Early last year I started playing around with the CrystaLLM package, which I've also mentioned in previous posts, to gauge the utility of these generative tools for structure creation. CrystaLLM is a autoregressive model that generates crystal structures by condition and populating a CIF format document [1]. So what it is doing is writing the CIF file given the chemistry and optional spacegroup and/or unit replicate factor. I'm not going to go into the technical details of the architecture of the model and training data here as thats a whole post I need to do on generative AI for structures. The main thing is I used my newish personal Desktop with a RTX 5070Ti to do the inference and ended up with about 7,889 structures that are distinct1. It did take quite some time to configure CrystaLLM and generate the structures2, since I enabled/modified the code to verify that the CIF files were valid and matched the target symmetry spacegroup.

In addition to using CrystaLLM to generate the structures, I decided before hand that I would wrap in a labeling step that would compute the total energy, forces, and stress of the crystal structures. I decided why not use ensemble of pre-trained foundation models that are on matbench discovery to do this. For no particular reason other than ones that I was familiar with, I selected seven foundation models to label each structure. This produced the final dataset of 7,889 structures each labeled by the seven foundation models, yielding a ASE database of 53,749 entries.

Figure 1. Element Distribution

Figure 2. Spacegroup Distribution

The resulting distribution of elements and what fraction associated with binary, ternary, quaternary, and quinary can be see in Figure 1. From my perspective the element and component distributions seem reasonable. I also looked at the spacegroup distribution, as shown in Figure 2, I'm less familiar with what to expect but again seems reasonable that majority are orthorhombic or tetragonal.

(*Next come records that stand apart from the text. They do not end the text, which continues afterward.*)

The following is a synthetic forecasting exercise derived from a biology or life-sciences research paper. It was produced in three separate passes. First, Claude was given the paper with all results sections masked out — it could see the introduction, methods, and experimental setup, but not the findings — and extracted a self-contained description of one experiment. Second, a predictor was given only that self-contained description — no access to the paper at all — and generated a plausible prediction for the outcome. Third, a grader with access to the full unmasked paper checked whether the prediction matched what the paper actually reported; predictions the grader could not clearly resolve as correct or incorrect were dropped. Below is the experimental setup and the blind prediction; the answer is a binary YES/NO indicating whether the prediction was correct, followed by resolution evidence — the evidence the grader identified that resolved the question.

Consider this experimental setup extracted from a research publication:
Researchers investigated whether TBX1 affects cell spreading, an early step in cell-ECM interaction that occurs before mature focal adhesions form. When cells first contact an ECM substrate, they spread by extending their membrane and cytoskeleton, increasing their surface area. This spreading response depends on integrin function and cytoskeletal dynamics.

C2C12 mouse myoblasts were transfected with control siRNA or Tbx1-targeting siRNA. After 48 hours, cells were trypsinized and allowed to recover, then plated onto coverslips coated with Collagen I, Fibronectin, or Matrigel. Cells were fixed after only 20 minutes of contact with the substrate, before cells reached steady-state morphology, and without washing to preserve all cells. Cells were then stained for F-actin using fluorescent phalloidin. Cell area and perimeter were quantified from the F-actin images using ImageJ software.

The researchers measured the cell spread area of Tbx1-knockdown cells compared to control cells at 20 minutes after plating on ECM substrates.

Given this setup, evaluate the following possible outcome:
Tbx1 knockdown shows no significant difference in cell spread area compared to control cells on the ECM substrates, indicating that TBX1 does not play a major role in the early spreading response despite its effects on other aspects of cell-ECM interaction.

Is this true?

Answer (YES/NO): NO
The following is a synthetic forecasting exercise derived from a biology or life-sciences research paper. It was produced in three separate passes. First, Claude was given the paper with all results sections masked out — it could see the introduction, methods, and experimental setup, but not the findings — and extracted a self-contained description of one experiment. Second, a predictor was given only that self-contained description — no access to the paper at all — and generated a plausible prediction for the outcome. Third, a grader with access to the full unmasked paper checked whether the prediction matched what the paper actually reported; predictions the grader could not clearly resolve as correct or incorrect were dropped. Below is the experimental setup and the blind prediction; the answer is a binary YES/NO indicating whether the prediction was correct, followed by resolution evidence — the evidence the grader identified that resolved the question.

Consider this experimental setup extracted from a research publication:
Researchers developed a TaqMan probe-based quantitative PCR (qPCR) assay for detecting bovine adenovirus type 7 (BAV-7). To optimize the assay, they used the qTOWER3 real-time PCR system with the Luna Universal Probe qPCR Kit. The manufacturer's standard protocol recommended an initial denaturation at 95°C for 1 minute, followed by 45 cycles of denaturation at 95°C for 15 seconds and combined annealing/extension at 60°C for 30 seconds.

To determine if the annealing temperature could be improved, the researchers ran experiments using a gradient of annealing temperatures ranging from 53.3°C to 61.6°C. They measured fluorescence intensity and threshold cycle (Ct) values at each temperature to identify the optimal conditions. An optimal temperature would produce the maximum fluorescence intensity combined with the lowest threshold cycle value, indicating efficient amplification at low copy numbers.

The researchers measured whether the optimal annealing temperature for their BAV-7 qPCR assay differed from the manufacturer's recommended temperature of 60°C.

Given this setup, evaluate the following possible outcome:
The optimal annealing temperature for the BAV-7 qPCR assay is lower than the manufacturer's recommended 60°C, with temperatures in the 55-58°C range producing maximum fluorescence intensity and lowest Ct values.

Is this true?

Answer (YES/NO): YES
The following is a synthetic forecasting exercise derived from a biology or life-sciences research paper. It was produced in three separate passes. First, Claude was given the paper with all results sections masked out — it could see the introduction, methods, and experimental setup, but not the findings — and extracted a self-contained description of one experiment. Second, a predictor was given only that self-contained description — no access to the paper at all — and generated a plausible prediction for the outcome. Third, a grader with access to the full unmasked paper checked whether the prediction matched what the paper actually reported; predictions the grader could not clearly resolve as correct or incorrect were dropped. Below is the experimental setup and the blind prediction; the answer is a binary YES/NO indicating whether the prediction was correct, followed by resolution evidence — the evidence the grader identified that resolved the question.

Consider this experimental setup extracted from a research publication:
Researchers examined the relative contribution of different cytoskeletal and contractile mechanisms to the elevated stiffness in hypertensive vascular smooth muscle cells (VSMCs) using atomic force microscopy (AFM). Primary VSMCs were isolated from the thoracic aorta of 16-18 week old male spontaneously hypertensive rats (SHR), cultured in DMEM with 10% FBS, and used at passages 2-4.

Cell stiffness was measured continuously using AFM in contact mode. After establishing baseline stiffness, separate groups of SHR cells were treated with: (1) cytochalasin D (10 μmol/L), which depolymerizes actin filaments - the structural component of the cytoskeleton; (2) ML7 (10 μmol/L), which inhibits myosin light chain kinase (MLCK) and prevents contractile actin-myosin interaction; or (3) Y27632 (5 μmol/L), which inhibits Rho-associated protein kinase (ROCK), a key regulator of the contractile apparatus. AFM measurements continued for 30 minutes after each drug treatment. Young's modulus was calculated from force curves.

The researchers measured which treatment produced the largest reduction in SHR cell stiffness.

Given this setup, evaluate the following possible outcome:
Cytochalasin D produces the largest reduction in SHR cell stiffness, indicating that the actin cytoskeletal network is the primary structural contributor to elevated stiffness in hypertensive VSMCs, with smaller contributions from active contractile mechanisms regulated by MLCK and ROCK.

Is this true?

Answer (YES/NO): NO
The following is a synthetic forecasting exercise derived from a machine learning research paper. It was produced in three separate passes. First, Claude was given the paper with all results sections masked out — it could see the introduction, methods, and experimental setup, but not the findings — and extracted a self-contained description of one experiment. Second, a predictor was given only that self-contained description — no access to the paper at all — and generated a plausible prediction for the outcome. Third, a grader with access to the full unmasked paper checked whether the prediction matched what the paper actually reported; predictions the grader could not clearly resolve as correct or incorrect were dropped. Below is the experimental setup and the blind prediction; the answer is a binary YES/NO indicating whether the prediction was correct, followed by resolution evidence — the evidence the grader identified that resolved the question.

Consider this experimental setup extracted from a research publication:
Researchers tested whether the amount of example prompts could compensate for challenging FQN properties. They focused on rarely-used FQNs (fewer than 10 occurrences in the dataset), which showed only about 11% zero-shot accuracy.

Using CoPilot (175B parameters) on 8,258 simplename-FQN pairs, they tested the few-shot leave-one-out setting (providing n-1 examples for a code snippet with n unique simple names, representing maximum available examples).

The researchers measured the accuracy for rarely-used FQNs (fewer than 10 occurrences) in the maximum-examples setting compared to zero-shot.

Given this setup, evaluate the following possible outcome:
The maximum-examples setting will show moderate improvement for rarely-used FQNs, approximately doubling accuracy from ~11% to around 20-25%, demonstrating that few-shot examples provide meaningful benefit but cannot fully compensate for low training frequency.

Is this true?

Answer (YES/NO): NO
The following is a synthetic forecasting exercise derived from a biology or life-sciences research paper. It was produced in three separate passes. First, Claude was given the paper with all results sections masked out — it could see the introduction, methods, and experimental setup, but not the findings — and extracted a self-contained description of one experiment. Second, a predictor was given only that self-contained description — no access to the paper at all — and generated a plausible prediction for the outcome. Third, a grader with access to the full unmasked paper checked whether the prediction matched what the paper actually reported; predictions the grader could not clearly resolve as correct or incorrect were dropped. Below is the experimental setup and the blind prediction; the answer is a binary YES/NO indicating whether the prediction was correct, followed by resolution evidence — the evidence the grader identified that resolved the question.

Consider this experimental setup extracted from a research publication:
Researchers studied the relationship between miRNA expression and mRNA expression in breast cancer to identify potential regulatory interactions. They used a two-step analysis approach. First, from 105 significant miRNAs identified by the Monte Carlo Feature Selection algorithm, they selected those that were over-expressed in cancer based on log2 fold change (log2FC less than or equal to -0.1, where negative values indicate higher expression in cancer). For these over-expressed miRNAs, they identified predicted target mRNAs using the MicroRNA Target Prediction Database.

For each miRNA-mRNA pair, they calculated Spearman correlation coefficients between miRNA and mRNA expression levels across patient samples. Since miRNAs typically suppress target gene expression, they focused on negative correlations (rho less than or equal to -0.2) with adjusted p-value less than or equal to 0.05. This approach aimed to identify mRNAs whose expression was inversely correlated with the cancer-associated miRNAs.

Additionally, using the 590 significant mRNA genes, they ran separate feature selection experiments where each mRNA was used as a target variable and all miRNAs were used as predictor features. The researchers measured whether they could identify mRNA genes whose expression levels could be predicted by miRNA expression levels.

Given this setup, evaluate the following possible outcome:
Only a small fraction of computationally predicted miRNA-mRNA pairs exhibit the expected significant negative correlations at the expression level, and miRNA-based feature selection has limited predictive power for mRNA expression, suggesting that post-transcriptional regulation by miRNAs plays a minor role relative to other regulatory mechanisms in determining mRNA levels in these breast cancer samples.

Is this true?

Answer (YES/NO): NO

For now, due to limited personal time, I decided I would make the dataset available on Zenodo upon request since I don't think I'll have much time on weekends to work on the analysis aspect I was hoping to do with the dataset. Eventually by the end of the year I will create a blog post3 on the dataset and analysis. The main question I was trying to answer is can the foundation model ensemble variance across the pre-trained foundation models serve as a proxy for epistemic uncertainty to identify which unknown/novel CrystaLLM-generated crystal structures are physically legitimate versus incorrect? This would require also considering that the foundation models are trained on mostly the same datasets and therefore systematic biases or shared epistemic limitations might exist within all the models. This means that ensemble agreement could reflect a false positive in epistemic knowledge, potentially limiting the extent to which ensemble variance purely reflects epistemic uncertainty about novel structures.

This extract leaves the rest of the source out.